Nous nous trouvons face à un recul dangereux des
comportements et des mœurs des citoyens. Les médias nous
rapportent tous les jours des nouvelles de crimes et de
violence. Des crimes et des malaises sociaux, comme
l’explique Ahmad Yéhia. Il cite l’exemple d’une jeune
mendiante qu’il a croisée un jour dans la rue et à qui il a
proposé de trouver un travail. « Elle m’a dit qu’elle
gagnait entre 30 à 40 L.E. par heure en mendiant, combien
gagnerait-elle si elle devait travailler comme vendeuse ou
femme de ménage ? », indique Yéhia, qui pense que notre
société est divisée aujourd’hui en trois classes. Une qui
possède beaucoup d’argent et ne travaille pas, une autre qui
travaille et n’arrive pas à joindre les deux bouts et une
troisième qui est au chômage et ne possède rien. « Ce qui
crée ce mode de consommation qui met en valeur les
apparences et fait sentir que ces citoyens sont marginalisés
à cause des injustices sociales, ce qui pousse beaucoup de
gens à s’adonner à la drogue », renchérit Yéhia qui est
convaincu que le travail et la production sont la seule
issue pour sauver cette société. Avis partagé par la
journaliste Farida Al-Choubachi qui assure qu’il n’y a rien
de vrai qui occupe le temps et l’esprit des gens. « Entre
l’individualisme et l’état d’anarchie actuel, l’esprit des
gens rôde. 12 milliards de livres sont payés par les
Egyptiens en cours particuliers à cause d’un système
éducatif défaillant. Un processus supposé être le fondement
de la structure de la société. De la corruption à outrance
et encouragée par la bureaucratie de l’Etat. Un niveau de
revenu qui ne convient guère avec la hausse des prix et un
discours religieux qui ne s’intéresse qu’aux apparences et
ne met pas l’accent sur la valeur du travail. Qu’est-ce que
nous pouvons attendre alors d’un peuple vivant dans ces
conditions difficiles ? », s’interroge-t-elle.
Des
chiffres de consommation et dépenses qui sont des indices
révélateurs comme l’affirme Ibtihal Younès, experte de
développement humain.
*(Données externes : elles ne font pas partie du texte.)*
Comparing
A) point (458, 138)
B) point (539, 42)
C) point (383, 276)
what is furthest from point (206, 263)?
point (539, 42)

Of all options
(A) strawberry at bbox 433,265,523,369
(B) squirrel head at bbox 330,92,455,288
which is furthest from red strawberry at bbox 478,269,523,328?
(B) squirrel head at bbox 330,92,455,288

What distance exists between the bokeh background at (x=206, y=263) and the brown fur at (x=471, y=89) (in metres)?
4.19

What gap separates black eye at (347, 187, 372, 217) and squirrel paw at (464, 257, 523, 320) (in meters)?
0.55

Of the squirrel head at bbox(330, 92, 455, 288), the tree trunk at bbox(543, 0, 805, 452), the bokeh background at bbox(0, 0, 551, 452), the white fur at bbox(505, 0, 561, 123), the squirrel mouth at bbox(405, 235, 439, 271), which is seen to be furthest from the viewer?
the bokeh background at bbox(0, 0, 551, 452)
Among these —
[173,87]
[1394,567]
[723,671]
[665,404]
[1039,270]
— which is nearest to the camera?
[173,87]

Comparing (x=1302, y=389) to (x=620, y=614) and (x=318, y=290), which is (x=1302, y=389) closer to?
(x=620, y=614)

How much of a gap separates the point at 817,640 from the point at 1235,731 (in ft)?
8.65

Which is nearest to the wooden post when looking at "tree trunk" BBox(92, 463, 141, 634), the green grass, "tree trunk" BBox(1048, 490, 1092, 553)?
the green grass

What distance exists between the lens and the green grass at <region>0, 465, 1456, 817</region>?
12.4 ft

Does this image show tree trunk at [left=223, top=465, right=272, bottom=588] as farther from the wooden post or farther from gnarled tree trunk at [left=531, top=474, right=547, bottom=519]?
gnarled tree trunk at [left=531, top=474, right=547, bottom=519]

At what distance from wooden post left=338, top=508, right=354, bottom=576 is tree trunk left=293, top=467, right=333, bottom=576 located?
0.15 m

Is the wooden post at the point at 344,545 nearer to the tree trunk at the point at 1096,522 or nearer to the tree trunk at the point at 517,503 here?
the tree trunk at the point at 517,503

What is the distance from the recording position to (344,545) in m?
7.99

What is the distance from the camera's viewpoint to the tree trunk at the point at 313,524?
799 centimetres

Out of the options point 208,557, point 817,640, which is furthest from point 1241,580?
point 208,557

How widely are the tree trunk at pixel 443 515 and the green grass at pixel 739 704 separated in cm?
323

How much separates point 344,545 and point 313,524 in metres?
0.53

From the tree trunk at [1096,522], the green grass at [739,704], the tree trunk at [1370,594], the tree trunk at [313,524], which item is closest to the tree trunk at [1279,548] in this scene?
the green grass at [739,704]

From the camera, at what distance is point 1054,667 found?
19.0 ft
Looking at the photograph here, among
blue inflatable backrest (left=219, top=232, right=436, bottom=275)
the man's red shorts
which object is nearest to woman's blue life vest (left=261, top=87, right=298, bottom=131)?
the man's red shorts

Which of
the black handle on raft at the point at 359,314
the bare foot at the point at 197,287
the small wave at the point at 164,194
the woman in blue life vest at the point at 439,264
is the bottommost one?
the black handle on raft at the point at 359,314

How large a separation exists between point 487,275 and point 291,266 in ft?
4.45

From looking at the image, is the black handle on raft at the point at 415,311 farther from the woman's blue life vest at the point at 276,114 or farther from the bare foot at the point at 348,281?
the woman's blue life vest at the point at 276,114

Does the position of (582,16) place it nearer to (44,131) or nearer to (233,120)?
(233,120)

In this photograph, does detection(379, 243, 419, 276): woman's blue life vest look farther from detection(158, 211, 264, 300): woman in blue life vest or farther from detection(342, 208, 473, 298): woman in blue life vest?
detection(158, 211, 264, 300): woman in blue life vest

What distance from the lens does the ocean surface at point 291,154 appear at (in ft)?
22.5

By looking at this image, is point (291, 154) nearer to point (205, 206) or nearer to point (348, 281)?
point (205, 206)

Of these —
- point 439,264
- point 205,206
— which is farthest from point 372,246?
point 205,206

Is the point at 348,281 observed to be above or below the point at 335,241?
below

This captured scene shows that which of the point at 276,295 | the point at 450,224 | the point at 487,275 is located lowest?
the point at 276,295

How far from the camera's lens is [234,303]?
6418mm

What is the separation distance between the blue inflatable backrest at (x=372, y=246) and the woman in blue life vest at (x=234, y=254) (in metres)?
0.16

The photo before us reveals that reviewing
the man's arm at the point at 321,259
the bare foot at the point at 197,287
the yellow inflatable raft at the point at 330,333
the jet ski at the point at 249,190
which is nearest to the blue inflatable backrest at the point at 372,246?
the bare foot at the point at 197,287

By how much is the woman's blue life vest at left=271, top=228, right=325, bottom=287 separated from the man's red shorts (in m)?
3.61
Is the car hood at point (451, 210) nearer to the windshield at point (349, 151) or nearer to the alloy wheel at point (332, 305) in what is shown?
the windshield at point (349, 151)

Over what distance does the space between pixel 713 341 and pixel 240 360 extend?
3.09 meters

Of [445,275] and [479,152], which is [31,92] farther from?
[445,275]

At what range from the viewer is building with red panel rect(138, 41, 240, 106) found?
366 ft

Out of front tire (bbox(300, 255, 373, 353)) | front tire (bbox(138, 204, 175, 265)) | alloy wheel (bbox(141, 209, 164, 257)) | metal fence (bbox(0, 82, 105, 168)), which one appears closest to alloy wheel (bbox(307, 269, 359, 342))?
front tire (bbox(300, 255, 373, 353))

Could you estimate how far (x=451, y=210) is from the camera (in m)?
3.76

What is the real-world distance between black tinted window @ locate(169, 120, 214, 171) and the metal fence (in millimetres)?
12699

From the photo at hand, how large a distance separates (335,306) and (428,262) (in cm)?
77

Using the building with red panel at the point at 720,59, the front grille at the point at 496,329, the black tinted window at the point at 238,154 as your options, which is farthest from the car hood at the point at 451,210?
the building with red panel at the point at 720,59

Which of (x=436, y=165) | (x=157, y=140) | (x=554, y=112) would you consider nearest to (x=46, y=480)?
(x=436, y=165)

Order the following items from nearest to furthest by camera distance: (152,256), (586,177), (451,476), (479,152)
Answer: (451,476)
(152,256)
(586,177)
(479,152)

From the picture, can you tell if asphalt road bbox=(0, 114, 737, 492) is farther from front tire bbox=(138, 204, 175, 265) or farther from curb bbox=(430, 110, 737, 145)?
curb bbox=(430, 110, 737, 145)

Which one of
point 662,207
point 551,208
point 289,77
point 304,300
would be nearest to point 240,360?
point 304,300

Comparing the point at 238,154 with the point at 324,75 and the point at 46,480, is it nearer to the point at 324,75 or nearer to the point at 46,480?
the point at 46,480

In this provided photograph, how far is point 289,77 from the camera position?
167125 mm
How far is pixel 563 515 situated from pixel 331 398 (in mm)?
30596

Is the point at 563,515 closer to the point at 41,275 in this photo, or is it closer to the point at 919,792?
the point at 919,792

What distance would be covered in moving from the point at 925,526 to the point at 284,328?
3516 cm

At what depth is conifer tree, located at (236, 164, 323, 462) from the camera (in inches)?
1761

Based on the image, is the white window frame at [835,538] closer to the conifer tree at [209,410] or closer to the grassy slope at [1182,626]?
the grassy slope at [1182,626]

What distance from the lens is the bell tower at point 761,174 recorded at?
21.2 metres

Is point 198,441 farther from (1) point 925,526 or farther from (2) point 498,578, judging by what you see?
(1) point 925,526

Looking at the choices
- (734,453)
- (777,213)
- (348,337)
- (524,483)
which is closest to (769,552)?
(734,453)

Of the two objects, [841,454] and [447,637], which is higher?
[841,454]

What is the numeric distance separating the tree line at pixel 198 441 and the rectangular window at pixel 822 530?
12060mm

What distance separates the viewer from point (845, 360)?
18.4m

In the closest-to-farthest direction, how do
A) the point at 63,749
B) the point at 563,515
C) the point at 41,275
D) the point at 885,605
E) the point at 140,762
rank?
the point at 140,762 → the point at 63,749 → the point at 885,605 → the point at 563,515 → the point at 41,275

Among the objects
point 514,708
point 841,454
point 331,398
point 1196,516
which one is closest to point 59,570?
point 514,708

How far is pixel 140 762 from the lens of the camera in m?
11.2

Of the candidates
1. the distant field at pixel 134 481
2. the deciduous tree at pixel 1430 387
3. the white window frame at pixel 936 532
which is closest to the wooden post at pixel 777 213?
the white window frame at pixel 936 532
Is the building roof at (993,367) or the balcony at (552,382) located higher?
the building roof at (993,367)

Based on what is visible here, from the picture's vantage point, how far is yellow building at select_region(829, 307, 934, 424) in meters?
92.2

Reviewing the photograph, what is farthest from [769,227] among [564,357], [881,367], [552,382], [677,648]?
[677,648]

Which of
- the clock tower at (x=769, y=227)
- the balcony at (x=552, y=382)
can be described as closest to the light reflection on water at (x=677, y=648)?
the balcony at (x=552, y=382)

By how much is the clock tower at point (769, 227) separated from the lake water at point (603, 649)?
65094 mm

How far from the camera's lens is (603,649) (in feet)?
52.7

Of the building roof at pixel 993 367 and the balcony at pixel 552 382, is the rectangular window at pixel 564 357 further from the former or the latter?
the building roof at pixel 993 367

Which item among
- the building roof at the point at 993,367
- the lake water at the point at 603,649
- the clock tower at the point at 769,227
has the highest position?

Selon elle, c’est à cause de l’absence
de programmes visant à profiter de l’énergie des jeunes, à
les propulser dans des projets de développement ou même à
les sensibiliser. « Il y a un grand vide social et politique
où vivent les jeunes, et une fois que certains essayent de
s’exprimer à travers les blogs, ils sont censurés ou mis en
prison. Dans une société où ils n’ont pas d’exemple à suivre
ou de leaders sociaux, où la corruption devient un mode de
vie et où la pauvreté et le chômage sont en hausse, c’est
normal de rencontrer des enfants de 8 ans en train de fumer
de la drogue, comme c’est le cas au quartier de Ezbet Al-Nakhl
où j’étais dans une visite de travail », dit Younès en se
demandant comment chercher le développement dans une société
où des milliers de gens sont soumis à « des opérations de
défiguration » et de destruction de la pensée. « Qui profite
de cette absence du raisonnement chez des milliers
d’Egyptiens ? Comme s’il s’agissait d’un complot visant à
détruire ce peuple », dit-elle.
Mais
comment peut-on s’en sortir ? Pour Ahmad Abdallah,
psychiatre soucieux des maux de la société, un changement
radical serait nécessaire. Selon lui, ces modes de
consommation ne sont que des moyens pour fuir une réalité
pénible. « Nous sommes aujourd’hui une société qui manque de
tous les fondements essentiels au développement », assure
Abdallah, en ajoutant qu’il est temps d’avoir une union qui
appelle à un changement social total.
Sinon,
il n’est donc pas étrange que Farouq Goweida reçoive une
lettre d’un habitant de Mahalla lui demandant comment il
peut être inscrit à Guiness Records parce qu’il possède 7
différentes lignes de portable dont les numéros sont
semblables, à l’exception du code de la compagnie.